### Check your understanding:
(a) List every chapter title that the book description below gives for the chapters after the Introduction.
(b) According to the book description below, how many more volumes did Toulmin apparently plan?
··· Document extract ···
It is sometimes labeled Volume 1. Apparently Toulmin planned for two more volumes but did not fulfill his plan.

The chapters after the Introduction are:
1. The Problem of Conceptual Change
2. Intellectual Disciplines: Their Goals and Problems
3. Intellectual Disciplines: Their Historical Development
4. Intellectual Professions: Their Organization and Evolution
5. Interlude: Evolution and the Human Sciences
6. The Variety of Rational Enterprises
7. The Apparent Invariants of Thought and Language
8. Conclusion: The Cunning of Reason

Collective understanding is achieved via individuals; the individual's understanding applies concepts taken from the communal stock, or modifies them in ways that represent potential improvements to the stock. The epistemic portrait must be drawn from two distinct points of view, individual and collective, and the portrait must be put in proper perspective. Analogously, language in general is a capacity of the human species, and particular languages represent many alternative expressions of the general capacity.
··· Input data ···
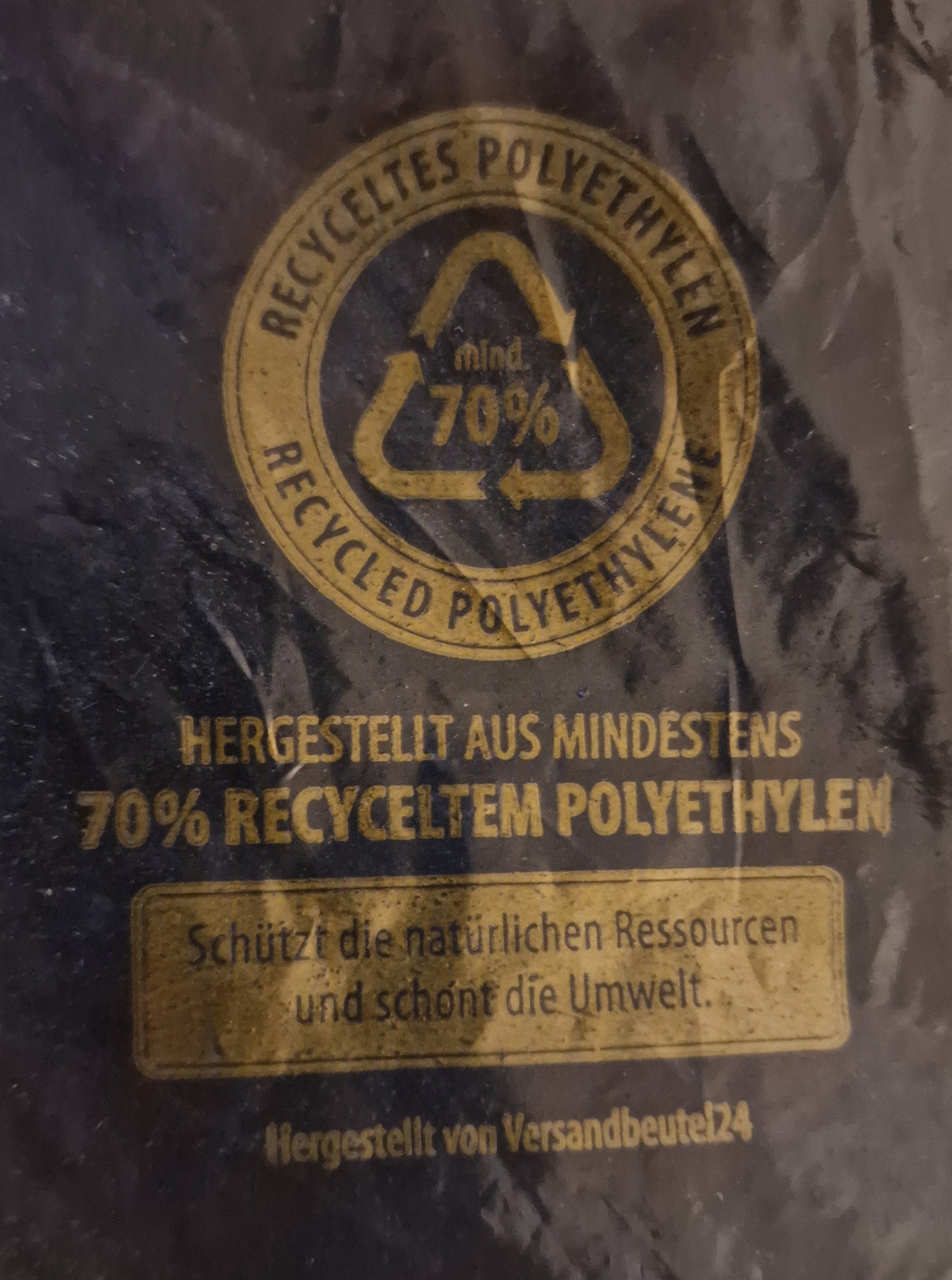 Ökologie steht bei der Verpackung im Vordergrund!!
···
### Per-task outputs:
(a)
1. The Problem of Conceptual Change
2. Intellectual Disciplines: Their Goals and Problems
3. Intellectual Disciplines: Their Historical Development
4. Intellectual Professions: Their Organization and Evolution
5. Interlude: Evolution and the Human Sciences
6. The Variety of Rational Enterprises
7. The Apparent Invariants of Thought and Language
8. Conclusion: The Cunning of Reason

(b) Two more volumes.